Joona is driving too fast when he turns left at the roundabout, the front bumper thuds into the banked-up snow, the tyres rumble over the packed ice. He wrestles with the steering wheel as the car slides sideways, then puts his foot down and the car leaves the pavement and carries on along Lindarängsvägen without losing much speed.
The vast grassy expanse of Gärdet is covered with snow, stretching like a white sea up towards Norra Djurgården.

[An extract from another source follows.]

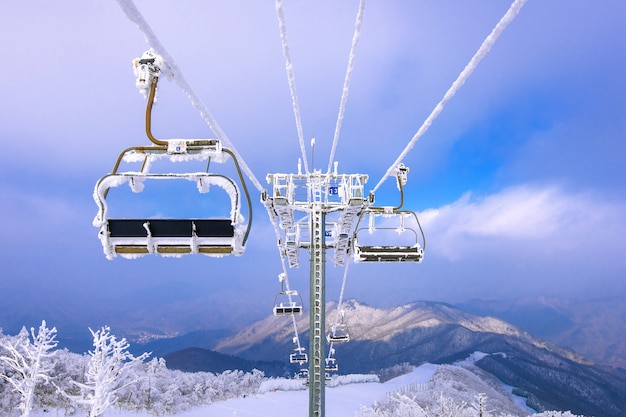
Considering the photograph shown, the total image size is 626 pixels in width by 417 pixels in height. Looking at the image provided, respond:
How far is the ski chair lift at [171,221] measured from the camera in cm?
402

He overtakes a bus on the straight, hits one hundred and sixty kilometres an hour, and flies past yellow-brick blocks of flats. The car slides between the edges of the deep tracks through the snow as he brakes to turn left towards the harbour. Snow and ice are thrown up across the windscreen. Through the tall wire fence surrounding the harbour he can see a long, narrow ferry being loaded with containers in the blurred light from a crane.
A rust-brown goods train is on its way into Frihamnen.
Joona peers through the swirling snow, the murky shadows surrounding the deserted warehouses. He turns sharply into the harbour, bouncing across a traffic-island as slush flies around the car and the tyres spin.
The railway barriers are already starting to close but Joona accelerates across the tracks and the barriers scrape the roof of the car.
He drives on at speed through Frihamnen. There are people leaving
the Tallinn ferry terminal, a scant line of black figures vanishing into the night.
She can’t be far away. She stopped the car and got out. Someone rebooked her meeting. Forced her to come out here. Got her to leave the car.
He sounds his horn and people leap out of his way. One woman drops her luggage trolley and Joona drives straight over it.
An articulated lorry is moving slowly down the roll-on, roll-off ramp and onto the ferry to St Petersburg. It leaves great clods of compacted brown snow on the ground behind it.
Joona drives past an empty car park between warehouses five and six and in through the gates of the container terminal.
The area is like a city, with narrow alleys and tall, windowless buildings. He sees something from the corner of his eye and brakes sharply, then reverses with a shriek of tyres.
Disa’s car is standing in the passageway ahead of him. A thin layer of snow has settled on top of it. The driver’s door is open. Joona stops and runs over to it. The engine is still warm. He looks inside, there’s no sign of violence or a struggle.
He breathes ice-cold air into his lungs.
Disa got out of the car and walked in front of it. Snow is filling her tracks, making them soft.
‘No,’ he whispers.
There’s a patch of downtrodden snow ten metres ahead of her car, and a track has been left by something being dragged off to the side a metre or so between the tall containers before it stops.
A necklace of drops of blood is just visible under the powdery, freshly fallen snow.
Beyond that the snow is smooth and untouched.
Joona stops himself calling Disa’s name.
Ice-crystals are falling on the containers, making a tinkling sound. He takes a few steps back and sees five ISO containers hanging in the air twenty metres up. The one at the bottom has white writing on a red background: Hamburg Süd.
He heard Disa say those words just before their conversation was cut off.
Joona starts to run through the passageway towards the crane holding the container. The snow is deep, he slips on a piece of
metal, hits his shoulder against a yellow container, but keeps on going.